Collaboration in projects

As a project creator, you can add other collaborators and assign them roles that control which actions they can take. You automatically have the Admin role in the project, and if you give other collaborators the Admin role, they can add collaborators too. See Adding collaborators and Project collaborator roles.

Tip: If appropriate, add at least one other user as a project administrator to ensure that someone is able to manage the project if you are unavailable.

Collaboration on assets

All collaborators work with the same copy of each asset. Only one collaborator can edit an asset at a time. While a collaborator is editing an asset in a tool, that asset is locked. Other collaborators can view a locked asset, but not edit it. See Managing assets.

Data assets

You can add these types of data assets to projects:

  • Data assets from local files or the Samples
  • Connections to cloud and on-premises data sources
  • Connected data assets from an existing connection asset that provide read-only access to a table or file in an external data source
  • Folder data assets to view the files within a folder in a file system

Learn more about data assets:

Tools and their associated assets

When you run a tool, you create an asset that contains the information for a specific goal. For example, when you run the Data Refinery tool, you create a Data Refinery flow asset that defines the set of ordered operations to run on a specific data asset. Each tool has one or more types of associated assets that run in the tool.

For a mapping of assets to the tools that you use to create them, see Asset types and properties.

Environments

Environments control your compute resources. An environment template specifies hardware and software resources to instantiate the environment runtimes that run your assets in tools.

Some tools have an automatically selected environment template. However, for other tools, you can choose between multiple environments. When you create an asset in a tool, you assign an environment to it. You can change the environment for an asset when you run it.

Watson Studio includes a set of default environment templates that vary by coding language, tool, and compute engine type. You can also create custom environment templates or add services that provide environment templates.

The compute resources that you consume in a project are tracked. Depending on your offering plan, you have a limit to your monthly compute resources or you pay for all compute resources.

See Environments.

Jobs

A job is a single run of an asset in a tool with a specified environment runtime. You can schedule one or repeating jobs, monitor, edit, stop, or cancel jobs. See Jobs.

Asset storage

Each project has a dedicated, secure storage bucket that contains:

  • Data assets that you upload to the project as files.
  • Data assets from files that you copy from another workspace.
  • Files that you save to the project with a tool.
  • Files for assets that run in tools, such as notebooks.
  • Saved models.
  • The project readme file and internal project files.

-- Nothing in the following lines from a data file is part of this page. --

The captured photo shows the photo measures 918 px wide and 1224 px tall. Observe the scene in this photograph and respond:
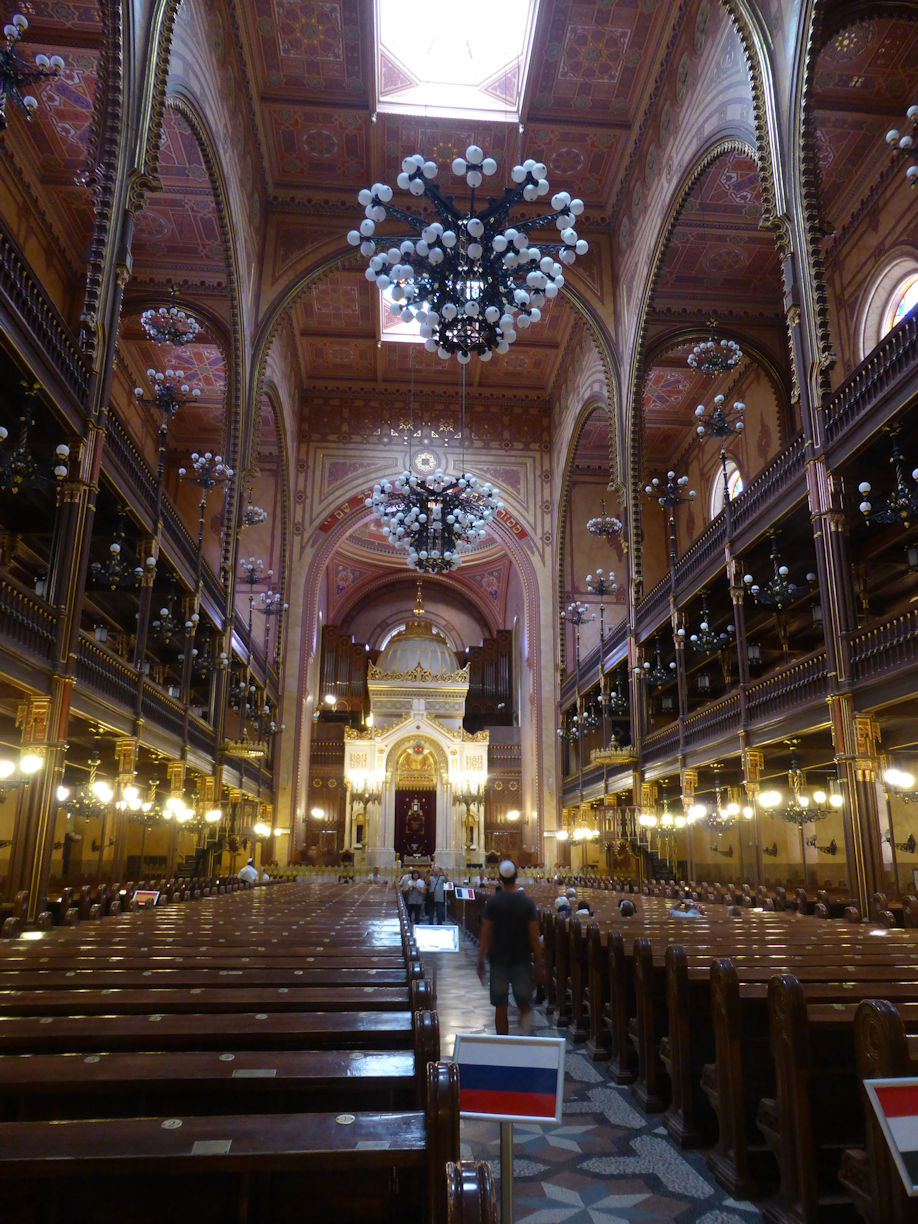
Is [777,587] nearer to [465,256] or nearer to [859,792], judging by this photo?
[859,792]

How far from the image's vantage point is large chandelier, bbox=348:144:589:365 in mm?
10195

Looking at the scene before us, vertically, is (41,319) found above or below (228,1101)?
above

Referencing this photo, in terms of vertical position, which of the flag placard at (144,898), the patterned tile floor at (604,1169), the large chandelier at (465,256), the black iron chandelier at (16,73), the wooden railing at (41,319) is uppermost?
the large chandelier at (465,256)

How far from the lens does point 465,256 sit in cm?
1083

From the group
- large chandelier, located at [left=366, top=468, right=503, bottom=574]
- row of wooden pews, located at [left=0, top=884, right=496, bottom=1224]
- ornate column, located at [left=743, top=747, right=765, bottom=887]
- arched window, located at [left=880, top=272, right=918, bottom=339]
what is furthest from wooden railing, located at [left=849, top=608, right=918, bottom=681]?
large chandelier, located at [left=366, top=468, right=503, bottom=574]

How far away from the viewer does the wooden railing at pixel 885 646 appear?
32.9 ft

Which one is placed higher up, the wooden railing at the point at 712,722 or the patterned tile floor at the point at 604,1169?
the wooden railing at the point at 712,722

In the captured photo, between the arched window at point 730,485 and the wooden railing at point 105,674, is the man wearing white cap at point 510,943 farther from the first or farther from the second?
the arched window at point 730,485

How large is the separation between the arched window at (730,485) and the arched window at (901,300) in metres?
6.17

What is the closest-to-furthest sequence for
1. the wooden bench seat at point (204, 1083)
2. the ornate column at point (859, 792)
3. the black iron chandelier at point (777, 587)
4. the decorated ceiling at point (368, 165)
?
the wooden bench seat at point (204, 1083), the ornate column at point (859, 792), the black iron chandelier at point (777, 587), the decorated ceiling at point (368, 165)

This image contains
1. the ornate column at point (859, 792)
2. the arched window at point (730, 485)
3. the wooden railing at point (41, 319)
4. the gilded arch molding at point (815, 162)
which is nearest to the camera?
the wooden railing at point (41, 319)

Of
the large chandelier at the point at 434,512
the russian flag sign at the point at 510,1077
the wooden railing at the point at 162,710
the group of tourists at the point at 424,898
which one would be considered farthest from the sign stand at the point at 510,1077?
the large chandelier at the point at 434,512

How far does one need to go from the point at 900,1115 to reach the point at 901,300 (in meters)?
18.0

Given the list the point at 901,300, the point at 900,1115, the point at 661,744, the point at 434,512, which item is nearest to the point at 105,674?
the point at 434,512
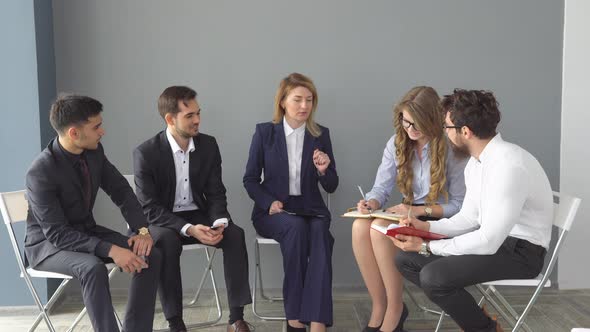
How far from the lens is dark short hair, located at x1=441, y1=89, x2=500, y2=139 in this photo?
3213 mm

When you create a project, you must select an instance of IBM Cloud Object Storage or create a new instance. You cannot change the IBM Cloud Object Storage instance after you create the workspace. See Object storage.

When you delete a project, its storage bucket is also deleted.

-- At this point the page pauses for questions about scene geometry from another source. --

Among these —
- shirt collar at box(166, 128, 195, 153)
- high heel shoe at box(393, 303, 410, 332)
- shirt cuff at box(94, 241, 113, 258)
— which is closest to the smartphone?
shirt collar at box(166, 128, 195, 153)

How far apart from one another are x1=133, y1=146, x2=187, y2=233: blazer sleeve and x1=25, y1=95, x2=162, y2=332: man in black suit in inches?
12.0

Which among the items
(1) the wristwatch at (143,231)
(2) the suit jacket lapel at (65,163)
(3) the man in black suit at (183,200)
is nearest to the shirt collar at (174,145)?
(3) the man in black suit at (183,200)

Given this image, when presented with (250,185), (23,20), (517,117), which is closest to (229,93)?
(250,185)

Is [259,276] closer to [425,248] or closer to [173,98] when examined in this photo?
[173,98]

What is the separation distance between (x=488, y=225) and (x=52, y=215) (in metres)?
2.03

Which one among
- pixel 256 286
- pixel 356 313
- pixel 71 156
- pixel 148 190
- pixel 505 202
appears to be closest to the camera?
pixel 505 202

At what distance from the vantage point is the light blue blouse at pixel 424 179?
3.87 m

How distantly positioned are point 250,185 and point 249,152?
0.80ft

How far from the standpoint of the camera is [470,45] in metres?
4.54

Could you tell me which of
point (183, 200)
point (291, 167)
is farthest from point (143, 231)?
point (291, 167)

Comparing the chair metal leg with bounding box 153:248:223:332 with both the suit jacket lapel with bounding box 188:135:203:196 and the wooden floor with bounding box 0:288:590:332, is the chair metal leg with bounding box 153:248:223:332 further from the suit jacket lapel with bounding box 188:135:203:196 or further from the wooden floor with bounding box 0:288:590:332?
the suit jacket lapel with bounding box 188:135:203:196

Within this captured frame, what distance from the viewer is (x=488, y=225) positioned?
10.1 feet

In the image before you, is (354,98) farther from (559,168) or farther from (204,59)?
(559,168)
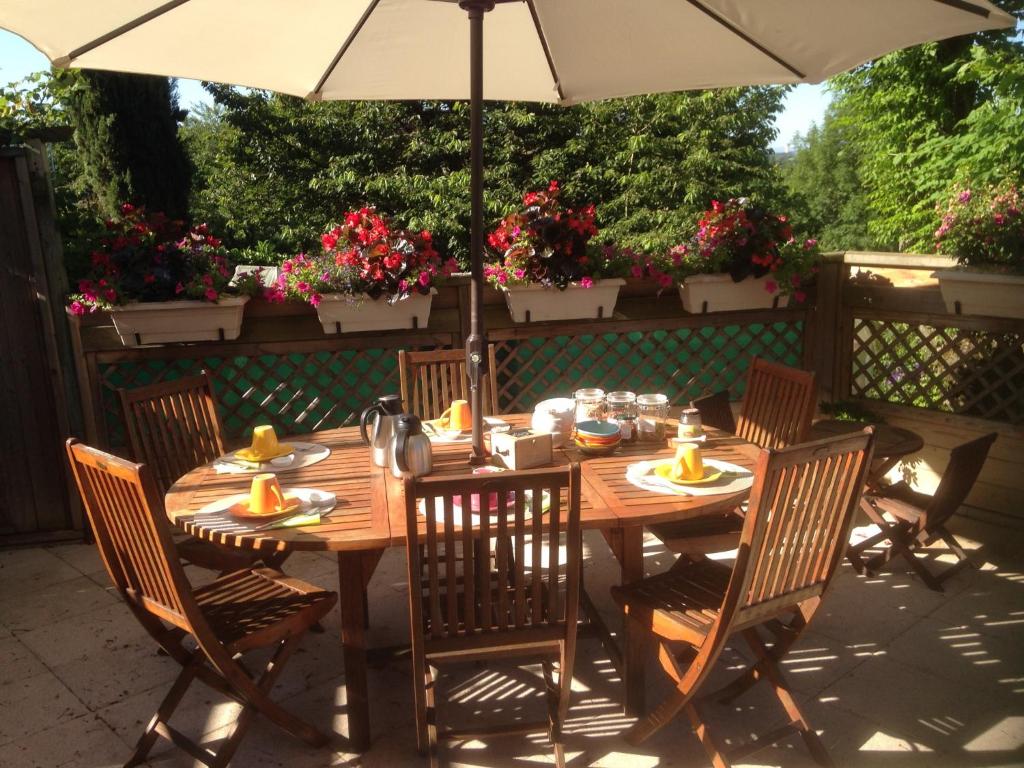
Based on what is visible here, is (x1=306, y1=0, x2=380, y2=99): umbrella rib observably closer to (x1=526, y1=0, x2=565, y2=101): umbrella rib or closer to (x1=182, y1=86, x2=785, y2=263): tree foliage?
(x1=526, y1=0, x2=565, y2=101): umbrella rib

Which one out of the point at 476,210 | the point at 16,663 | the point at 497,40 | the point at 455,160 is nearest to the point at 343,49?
the point at 497,40

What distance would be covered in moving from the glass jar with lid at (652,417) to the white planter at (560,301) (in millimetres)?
1079

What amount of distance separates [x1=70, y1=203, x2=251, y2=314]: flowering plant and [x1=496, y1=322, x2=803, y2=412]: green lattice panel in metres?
1.34

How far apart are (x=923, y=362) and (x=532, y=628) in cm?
288

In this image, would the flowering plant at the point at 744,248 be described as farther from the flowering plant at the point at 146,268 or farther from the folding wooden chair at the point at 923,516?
the flowering plant at the point at 146,268

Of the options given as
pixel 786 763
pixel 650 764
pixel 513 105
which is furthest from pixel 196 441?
pixel 513 105

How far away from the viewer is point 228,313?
3494mm

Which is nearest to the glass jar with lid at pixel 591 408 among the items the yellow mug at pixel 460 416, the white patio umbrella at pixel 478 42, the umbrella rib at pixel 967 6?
the yellow mug at pixel 460 416

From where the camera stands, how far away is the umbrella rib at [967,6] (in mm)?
2074

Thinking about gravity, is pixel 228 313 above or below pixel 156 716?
above

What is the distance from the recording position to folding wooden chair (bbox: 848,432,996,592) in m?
2.95

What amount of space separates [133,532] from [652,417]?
1.60 meters

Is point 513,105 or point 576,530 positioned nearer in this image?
point 576,530

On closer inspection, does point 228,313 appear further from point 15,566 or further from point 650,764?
point 650,764
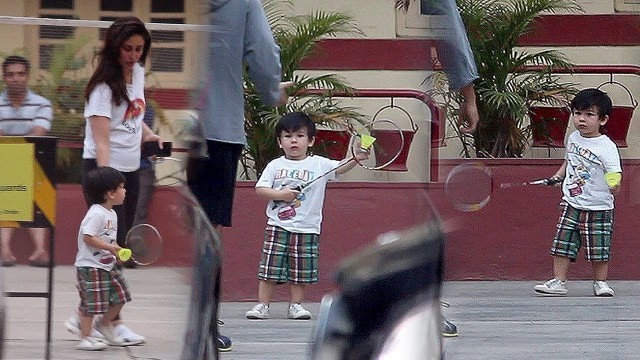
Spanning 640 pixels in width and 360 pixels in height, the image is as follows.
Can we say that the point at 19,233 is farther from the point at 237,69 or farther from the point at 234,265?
the point at 234,265

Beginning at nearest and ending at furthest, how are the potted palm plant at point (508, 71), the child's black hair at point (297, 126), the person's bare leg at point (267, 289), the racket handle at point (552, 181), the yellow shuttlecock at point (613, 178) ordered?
the child's black hair at point (297, 126) < the person's bare leg at point (267, 289) < the yellow shuttlecock at point (613, 178) < the racket handle at point (552, 181) < the potted palm plant at point (508, 71)

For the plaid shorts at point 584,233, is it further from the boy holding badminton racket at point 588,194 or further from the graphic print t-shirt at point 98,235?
the graphic print t-shirt at point 98,235

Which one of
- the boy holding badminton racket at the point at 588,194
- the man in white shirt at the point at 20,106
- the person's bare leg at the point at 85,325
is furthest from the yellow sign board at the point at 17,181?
the boy holding badminton racket at the point at 588,194

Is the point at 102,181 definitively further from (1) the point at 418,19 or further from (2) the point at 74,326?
(1) the point at 418,19

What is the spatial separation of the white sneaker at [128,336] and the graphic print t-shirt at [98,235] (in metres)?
0.15

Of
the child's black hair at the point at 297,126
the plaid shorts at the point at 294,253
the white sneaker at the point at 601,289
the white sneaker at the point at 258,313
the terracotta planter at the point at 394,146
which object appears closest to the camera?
the terracotta planter at the point at 394,146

Integrations with external tools

Integrations provide a method to interact with tools that are external to the project.

You can integrate with a Git repository to publish notebooks.

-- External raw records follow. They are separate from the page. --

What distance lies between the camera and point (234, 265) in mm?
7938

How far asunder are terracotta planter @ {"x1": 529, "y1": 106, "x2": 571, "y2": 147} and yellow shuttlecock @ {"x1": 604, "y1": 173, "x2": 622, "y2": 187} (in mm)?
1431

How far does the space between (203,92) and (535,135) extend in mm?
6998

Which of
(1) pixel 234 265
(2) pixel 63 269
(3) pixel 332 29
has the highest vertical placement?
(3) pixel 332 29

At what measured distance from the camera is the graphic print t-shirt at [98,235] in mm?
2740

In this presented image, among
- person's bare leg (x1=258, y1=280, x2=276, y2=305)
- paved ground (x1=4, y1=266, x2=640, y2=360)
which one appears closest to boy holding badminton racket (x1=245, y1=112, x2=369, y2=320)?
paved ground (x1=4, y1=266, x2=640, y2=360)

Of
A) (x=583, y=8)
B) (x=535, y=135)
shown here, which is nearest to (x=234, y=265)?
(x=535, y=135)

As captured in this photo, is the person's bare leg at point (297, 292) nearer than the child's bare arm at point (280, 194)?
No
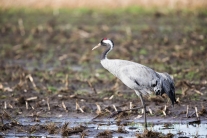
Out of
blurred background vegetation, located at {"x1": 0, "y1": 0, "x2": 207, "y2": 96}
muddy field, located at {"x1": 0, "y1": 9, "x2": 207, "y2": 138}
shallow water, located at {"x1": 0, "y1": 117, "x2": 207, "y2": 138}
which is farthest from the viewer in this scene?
blurred background vegetation, located at {"x1": 0, "y1": 0, "x2": 207, "y2": 96}

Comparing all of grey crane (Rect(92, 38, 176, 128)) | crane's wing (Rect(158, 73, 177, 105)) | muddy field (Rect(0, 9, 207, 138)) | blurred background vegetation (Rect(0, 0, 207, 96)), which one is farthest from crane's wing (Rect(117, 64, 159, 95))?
blurred background vegetation (Rect(0, 0, 207, 96))

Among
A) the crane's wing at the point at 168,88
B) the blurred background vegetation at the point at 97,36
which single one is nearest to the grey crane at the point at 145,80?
the crane's wing at the point at 168,88

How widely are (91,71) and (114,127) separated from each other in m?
4.32

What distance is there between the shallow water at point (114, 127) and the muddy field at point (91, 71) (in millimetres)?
15

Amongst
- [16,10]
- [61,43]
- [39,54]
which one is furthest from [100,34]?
[16,10]

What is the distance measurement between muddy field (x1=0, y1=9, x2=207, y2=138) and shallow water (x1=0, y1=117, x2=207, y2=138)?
2 centimetres

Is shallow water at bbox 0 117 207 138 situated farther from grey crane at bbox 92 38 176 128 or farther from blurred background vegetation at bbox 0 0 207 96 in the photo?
blurred background vegetation at bbox 0 0 207 96

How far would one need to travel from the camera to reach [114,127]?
8.34m

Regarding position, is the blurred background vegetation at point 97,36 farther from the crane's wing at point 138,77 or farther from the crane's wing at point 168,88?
the crane's wing at point 138,77

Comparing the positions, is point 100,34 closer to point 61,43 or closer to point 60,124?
point 61,43

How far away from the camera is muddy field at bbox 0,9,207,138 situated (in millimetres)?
8484

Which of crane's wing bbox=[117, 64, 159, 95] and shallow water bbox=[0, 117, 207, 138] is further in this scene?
crane's wing bbox=[117, 64, 159, 95]

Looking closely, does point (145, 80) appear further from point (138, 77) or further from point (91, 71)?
point (91, 71)

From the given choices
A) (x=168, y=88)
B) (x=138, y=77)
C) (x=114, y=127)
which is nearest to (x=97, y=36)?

Project documentation and notifications

While you create a project, you can add a short description to document the purpose or goal of the project. You can edit the description later, on the project's Settings page.

You can mark the project as sensitive. When users open a project that is marked as sensitive, a notification is displayed stating that no data assets can be downloaded or exported from the project.

The Overview page of a project contains a readme file where you can document the status or results of the project. The readme file uses standard Markdown formatting. Collaborators with the Admin or Editor role can edit the readme file.

You can view recent asset activity in the Assets pane on the Overview page, and filter the assets by selecting By you or By all using the dropdown. By you lists assets that you edited, ordered by most recent. By all lists assets that are edited by others and also by you, ordered by most recent.

All collaborators in a project are notified when a collaborator changes an asset.